Oh, and no discussing the lectures with any of your classmates until the end of the course.
That's what serving on a jury is like in many courtrooms, legal scholars say. But jurisdictions around the country are taking measures to change one of the pillars of American democracy, including letting jurors ask questions and telling them ahead of time what points of law to focus on.
The changes have been implemented piecemeal around the country over the past decade, with certain states — Arizona, Colorado — emerging as leaders. The 9th U.S. Circuit, which is based in San Francisco and covers nine Western states including Washington, and the 7th Circuit, which is based in Chicago and covers Indiana, Illinois and Wisconsin, are studying what changes should be made in federal courts. The American Bar Association issued new principles calling for jury reform last summer, intensifying a national dialogue among judges, lawyers and scholars.
"A lot of this is about improved communication with the jury," says Tom Munsterman, director of the Center for Jury Studies at the National Center for State Courts in Williamsburg, Va. "It's about helping them get a better understanding of the evidence, a better understanding of the law and maybe better verdicts, or at least verdicts the jurors are more comfortable with."
The center is surveying judges and lawyers around the country, asking them about their most recent jury trial to get a sense of what measures have stuck since jury reform gained momentum in the late 1990s. Based on 8,200 questionnaires returned so far:
• In 73 percent of cases, jurors were allowed to take notes.
National Center for State Courts: www.ncsconline.org
American Bar Association: www.abanet.org
• In 69 percent, they were given pens and paper.

· · · · ·

OBJECTIVE ▸
Can you copy the part of the jury reform text that opens with the words containing "The center is" and closes with "to take notes."? The items play no role in this work.

· · · · ·

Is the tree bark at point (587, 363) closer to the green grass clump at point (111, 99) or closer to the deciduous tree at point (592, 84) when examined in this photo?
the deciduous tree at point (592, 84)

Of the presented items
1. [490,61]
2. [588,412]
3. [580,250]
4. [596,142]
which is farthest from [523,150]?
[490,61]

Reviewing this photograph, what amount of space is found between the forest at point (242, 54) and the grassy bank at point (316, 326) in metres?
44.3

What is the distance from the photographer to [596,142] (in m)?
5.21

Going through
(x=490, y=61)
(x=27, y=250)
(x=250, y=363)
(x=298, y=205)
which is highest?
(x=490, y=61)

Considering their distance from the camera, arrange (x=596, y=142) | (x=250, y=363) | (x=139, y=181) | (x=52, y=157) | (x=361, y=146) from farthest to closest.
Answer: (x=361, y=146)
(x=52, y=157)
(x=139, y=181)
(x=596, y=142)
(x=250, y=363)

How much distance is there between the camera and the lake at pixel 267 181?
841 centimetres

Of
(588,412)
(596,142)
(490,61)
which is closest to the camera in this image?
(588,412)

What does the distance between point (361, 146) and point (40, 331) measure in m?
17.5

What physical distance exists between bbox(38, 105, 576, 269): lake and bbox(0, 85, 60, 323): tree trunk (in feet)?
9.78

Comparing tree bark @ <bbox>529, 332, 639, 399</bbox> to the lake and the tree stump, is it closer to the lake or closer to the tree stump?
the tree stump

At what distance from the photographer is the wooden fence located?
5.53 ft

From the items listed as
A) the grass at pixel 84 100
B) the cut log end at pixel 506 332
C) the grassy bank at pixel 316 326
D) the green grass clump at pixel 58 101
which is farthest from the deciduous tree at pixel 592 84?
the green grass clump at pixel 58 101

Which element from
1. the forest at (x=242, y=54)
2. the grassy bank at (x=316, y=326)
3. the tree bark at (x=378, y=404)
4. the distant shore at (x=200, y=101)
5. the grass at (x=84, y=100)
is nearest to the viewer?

· · · · ·

CORRECT ANSWER ▸
The center is surveying judges and lawyers around the country, asking them about their most recent jury trial to get a sense of what measures have stuck since jury reform gained momentum in the late 1990s. Based on 8,200 questionnaires returned so far:
• In 73 percent of cases, jurors were allowed to take notes.